Digital codes in digital circuits may need scaling by multiplying a scale factor to the digital codes. For example, digital outputs of an analog-to-digital converter (ADC) often do not fill out the full range of the ADC. Thus, during the testing process, a scale factor may be determined so that digital outputs from the ADC may be scaled to the full range of the ADC. For example, a 12-bit ADC has a full range of 0 to 4095. However, if the digital outputs are limited to a range of 0 to 4000, the digital outputs may need to be scaled by a factor of 4096/4000≈1.024. The scaling may be achieved by using a digital multiplier (or scaler). FIG. 1A illustrates a system diagram for digital gain error correction. The system includes an ADC 2 and a digital scaler 4. The N-bit ADC 2 converts analog input signals to digital codes Dn which falls into a first range of (0, L) that is less than the full range of the ADC of (0, 2N−1). The digital scaler 4 may multiply the digital codes Dn with a scale factor K to generate D′n=K*Dn so that D′n may utilize the full range of the ADC.
One issue associated with the digital scaling as shown in FIG. 1A is the missing code problem which is best illustrated by the following example. Assume that Dn is the digital codes before gain correction, and D′n is the digital codes after gain correction. Dn may be outputs from an ADC or obtained by other means that is known to a person skilled in the art. Further, assuming that a full range of Dn is 0 to 2047, and the scale factor for Dn is K=(1+(63/2048)), D′n=K*Dn=Dn+(63/2048)*Dn, where the operation (63/2048)*Dn is implemented as a digital multiplication. Table 1 illustrates a portion of the results to scale Dn to D′n. As illustrated in Table 1, the digital codes D′n after scaling miss the code “33.”
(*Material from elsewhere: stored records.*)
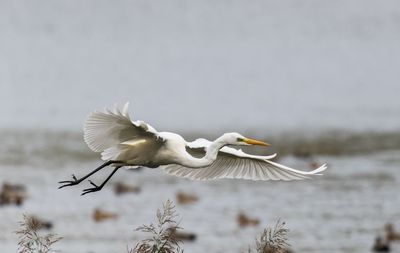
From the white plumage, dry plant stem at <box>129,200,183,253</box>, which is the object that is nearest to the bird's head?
the white plumage

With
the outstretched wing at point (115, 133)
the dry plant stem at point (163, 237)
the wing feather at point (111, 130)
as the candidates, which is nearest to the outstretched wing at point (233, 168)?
the outstretched wing at point (115, 133)

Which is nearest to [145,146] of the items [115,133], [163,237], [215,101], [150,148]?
[150,148]

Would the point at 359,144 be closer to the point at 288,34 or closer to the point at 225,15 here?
the point at 288,34

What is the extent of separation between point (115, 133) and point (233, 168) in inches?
58.4

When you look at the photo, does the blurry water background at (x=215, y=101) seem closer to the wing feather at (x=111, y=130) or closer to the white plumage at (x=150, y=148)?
the white plumage at (x=150, y=148)

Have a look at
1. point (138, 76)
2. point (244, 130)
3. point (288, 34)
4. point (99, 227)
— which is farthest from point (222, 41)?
point (99, 227)

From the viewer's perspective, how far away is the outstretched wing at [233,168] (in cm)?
984

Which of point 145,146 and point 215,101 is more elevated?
point 215,101

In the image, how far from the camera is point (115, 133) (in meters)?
9.09

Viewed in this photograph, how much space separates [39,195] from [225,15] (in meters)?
21.7

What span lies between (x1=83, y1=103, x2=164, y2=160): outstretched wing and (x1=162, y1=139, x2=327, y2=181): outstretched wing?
2.12 feet

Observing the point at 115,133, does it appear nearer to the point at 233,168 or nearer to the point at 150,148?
the point at 150,148

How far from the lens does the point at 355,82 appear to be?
3422cm

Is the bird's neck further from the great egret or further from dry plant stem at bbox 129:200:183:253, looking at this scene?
dry plant stem at bbox 129:200:183:253
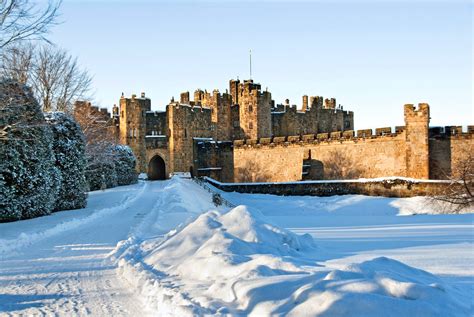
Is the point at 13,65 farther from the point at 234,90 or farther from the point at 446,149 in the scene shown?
the point at 234,90

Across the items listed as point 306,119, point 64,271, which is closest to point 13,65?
point 64,271

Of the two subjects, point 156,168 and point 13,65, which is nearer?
point 13,65

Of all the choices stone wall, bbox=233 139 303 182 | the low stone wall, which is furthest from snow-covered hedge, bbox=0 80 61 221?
stone wall, bbox=233 139 303 182

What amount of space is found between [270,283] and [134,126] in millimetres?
54002

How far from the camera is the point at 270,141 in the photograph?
140 feet

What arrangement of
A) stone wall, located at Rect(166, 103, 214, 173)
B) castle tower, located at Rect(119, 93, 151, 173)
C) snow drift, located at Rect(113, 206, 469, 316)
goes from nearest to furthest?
snow drift, located at Rect(113, 206, 469, 316), stone wall, located at Rect(166, 103, 214, 173), castle tower, located at Rect(119, 93, 151, 173)

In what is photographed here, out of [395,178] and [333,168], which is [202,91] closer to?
[333,168]

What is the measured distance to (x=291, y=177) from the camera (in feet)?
135

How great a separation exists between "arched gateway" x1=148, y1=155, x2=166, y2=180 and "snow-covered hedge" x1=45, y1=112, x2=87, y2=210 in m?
38.0

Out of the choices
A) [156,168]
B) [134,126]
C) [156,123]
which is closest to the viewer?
[134,126]

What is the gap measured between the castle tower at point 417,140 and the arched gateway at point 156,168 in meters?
33.9

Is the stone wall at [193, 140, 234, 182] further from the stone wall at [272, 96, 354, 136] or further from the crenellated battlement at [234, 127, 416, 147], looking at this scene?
the stone wall at [272, 96, 354, 136]

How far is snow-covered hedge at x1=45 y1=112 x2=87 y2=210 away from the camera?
67.6 feet

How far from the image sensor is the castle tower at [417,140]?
32.1m
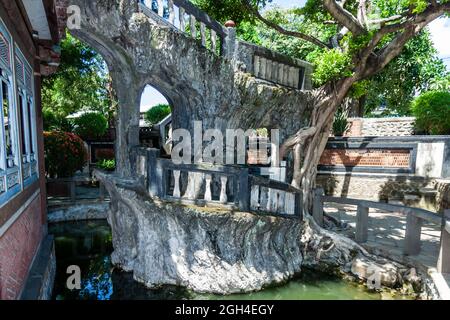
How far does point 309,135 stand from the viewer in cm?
827

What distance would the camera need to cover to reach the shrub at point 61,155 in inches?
450

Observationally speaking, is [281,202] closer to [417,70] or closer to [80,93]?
[417,70]

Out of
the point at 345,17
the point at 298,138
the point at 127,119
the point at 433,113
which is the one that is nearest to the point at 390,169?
the point at 433,113

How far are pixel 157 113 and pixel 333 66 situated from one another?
547 inches

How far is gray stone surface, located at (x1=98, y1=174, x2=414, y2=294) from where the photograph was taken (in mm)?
6008

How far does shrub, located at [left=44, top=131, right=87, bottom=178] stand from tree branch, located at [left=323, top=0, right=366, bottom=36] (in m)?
10.3

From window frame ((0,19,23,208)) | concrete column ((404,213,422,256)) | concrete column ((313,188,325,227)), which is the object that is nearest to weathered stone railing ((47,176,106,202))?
window frame ((0,19,23,208))

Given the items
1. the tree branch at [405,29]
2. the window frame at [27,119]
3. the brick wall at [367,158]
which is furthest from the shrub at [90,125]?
the tree branch at [405,29]

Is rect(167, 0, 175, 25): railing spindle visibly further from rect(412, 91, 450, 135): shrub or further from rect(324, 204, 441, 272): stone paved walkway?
rect(412, 91, 450, 135): shrub

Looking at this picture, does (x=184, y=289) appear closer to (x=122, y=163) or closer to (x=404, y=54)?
(x=122, y=163)

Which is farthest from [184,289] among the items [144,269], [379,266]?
[379,266]

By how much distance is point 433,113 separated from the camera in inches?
484

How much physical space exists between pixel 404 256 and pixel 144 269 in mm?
5709

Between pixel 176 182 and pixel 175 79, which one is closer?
pixel 176 182
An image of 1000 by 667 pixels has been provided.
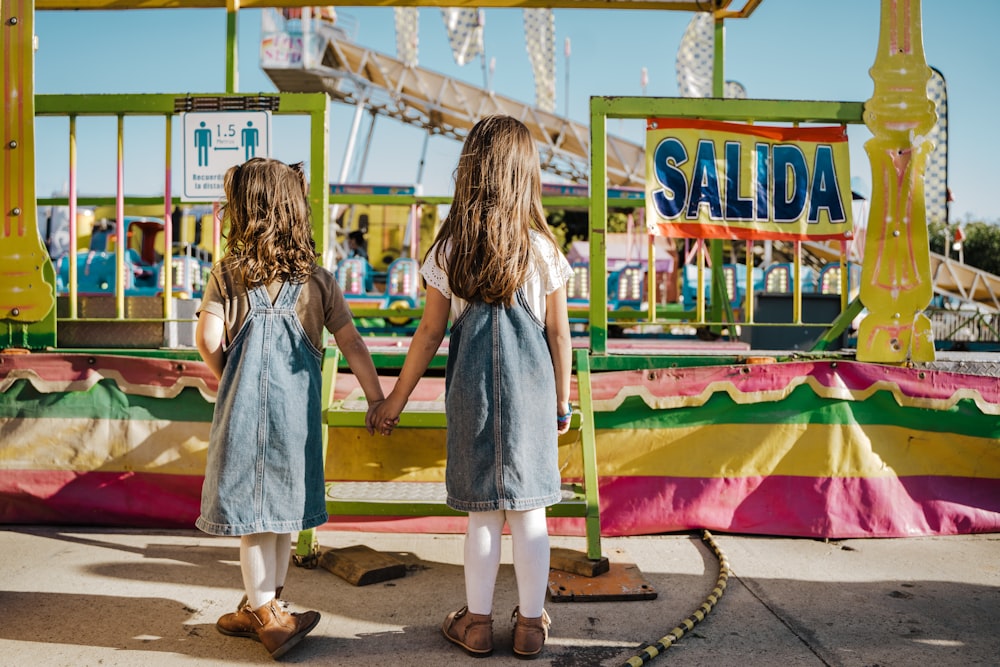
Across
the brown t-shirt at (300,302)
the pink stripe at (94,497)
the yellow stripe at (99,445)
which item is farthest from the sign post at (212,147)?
the brown t-shirt at (300,302)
TABLE 1Dn 303132 33D′n30313234
While Table 1 shows an example of one missing code, missing codes may periodically occur throughout the full range. Further, since the scaling ratio between Dn and D′n is fixed, the missing codes for the scaling factor may persistently occur at the same data points and cause patterned noise. The missing codes in the context of analog-to-digital conversions may be measured in terms of differential nonlinearity (DNL) that is defined as the deviation between analog values corresponding to adjacent input digital values. Thus, if there is no missing code after digital scaling, the deviations between analog values corresponding to adjacent input digital values are small, and DNL is correspondingly minimum. However, if there are missing codes after digital scaling, the deviations between analog values corresponding to adjacent input digital values become large, and DNL correspondingly increases.
To solve the missing code problem, current art adds extra bits to increase the resolution for Dn. For example, if Dn are codes of N bit long, generated from the output of an ADC, to overcome the missing code problem, an ADC of N+1 bit resolution may be used for analog to digital conversion. FIG. 1B illustrates a system diagram for digital gain error correction using an N+1 bit ADC. Using one extra bit of ADC may limit DNL approximately to ±0.5 least significant bit (LSB). However, adding one extra bit to ADC resolution increases the complexity of the ADC circuitry (larger area and more complicated circuit) and requires more testing.
Besides occurring during scaling (or multiplication), the missing codes may also happen during other types of operations such as division, averaging, and filtering (convolution) in digital signal processing. ADCs may include circuit implementations of these operations in various manners.